Mais le préventif supposait l’attrait effectif de la profession, l’absence de publicité mensongère, l’étude des motivations, la visite médicale d’incorporation, une période d’essai, la possibilité de dénoncer les contrats de part et d’autre et la volonté de désamorcer les conflits. Donc des candidatures en excès, des gestionnaires compétents, du personnel, notamment médical pour les visites d’embauche, et de l’imagination. Tous éléments en voie de disparition depuis des lustres, et dans l’indifférence générale.

Et enfin, quel véritable intérêt y aura-t-il à remplacer des absents pour cause de maladie par des absents pour cause de désertion, de poursuites pénales, d’emprisonnement, de disparition, de suicide et autres drames humains ? Pourquoi vouloir en permanence démontrer au militaire la fragilité de ses droits et libertés les plus élémentaires et le poursuivre, par le biais de sa maladie ou de ses faiblesses jusqu’au plus intime de son domicile ? Comment espérer sérieusement que la cohésion par la crainte réussisse là où certains incapables n’ont pu susciter la cohésion par la confiance mutuelle et l’estime réciproque ?
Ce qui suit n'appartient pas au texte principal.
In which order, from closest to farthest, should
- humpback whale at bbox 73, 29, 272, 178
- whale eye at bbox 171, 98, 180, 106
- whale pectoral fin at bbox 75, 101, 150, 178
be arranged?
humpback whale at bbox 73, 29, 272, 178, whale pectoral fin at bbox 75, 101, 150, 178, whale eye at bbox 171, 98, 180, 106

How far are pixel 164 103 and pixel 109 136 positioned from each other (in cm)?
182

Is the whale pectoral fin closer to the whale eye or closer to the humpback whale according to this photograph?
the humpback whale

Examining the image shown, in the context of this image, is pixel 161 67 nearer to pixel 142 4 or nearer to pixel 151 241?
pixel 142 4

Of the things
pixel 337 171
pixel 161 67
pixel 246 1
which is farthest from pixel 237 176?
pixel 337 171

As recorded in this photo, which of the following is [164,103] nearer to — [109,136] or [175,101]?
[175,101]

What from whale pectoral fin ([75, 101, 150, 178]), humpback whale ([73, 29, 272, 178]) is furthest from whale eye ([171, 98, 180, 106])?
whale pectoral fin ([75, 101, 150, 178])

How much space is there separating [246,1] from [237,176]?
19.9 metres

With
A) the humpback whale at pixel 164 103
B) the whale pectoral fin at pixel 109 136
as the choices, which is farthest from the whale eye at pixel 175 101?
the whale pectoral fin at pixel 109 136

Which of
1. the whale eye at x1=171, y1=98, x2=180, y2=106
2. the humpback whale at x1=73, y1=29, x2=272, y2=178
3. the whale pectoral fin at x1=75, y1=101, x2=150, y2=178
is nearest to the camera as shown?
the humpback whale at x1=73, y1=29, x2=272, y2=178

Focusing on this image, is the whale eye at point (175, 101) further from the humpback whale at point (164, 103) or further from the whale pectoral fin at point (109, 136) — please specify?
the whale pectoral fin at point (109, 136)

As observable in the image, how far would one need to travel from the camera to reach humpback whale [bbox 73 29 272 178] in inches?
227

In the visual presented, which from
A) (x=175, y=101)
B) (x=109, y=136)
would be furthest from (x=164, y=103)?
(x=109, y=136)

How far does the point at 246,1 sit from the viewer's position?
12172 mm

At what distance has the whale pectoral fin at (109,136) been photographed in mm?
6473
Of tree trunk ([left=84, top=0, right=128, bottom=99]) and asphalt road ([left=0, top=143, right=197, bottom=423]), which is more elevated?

Il n’est pas certain que ces mesures, fussent-elles maniées avec bienveillance et humanité par d’excellents gestionnaires des ressources humaines, induisent une baisse du taux d’absentéisme médical (qui ne doit d’ailleurs pas être plus élevé qu’ailleurs). A l’opposé, les intéressés, leurs collègues et les familles, soumis à une telle suspicion systématique et à un tel débordement de visites domiciliaires se persuaderont assez vite que le salut, et surtout la dignité, sont ailleurs.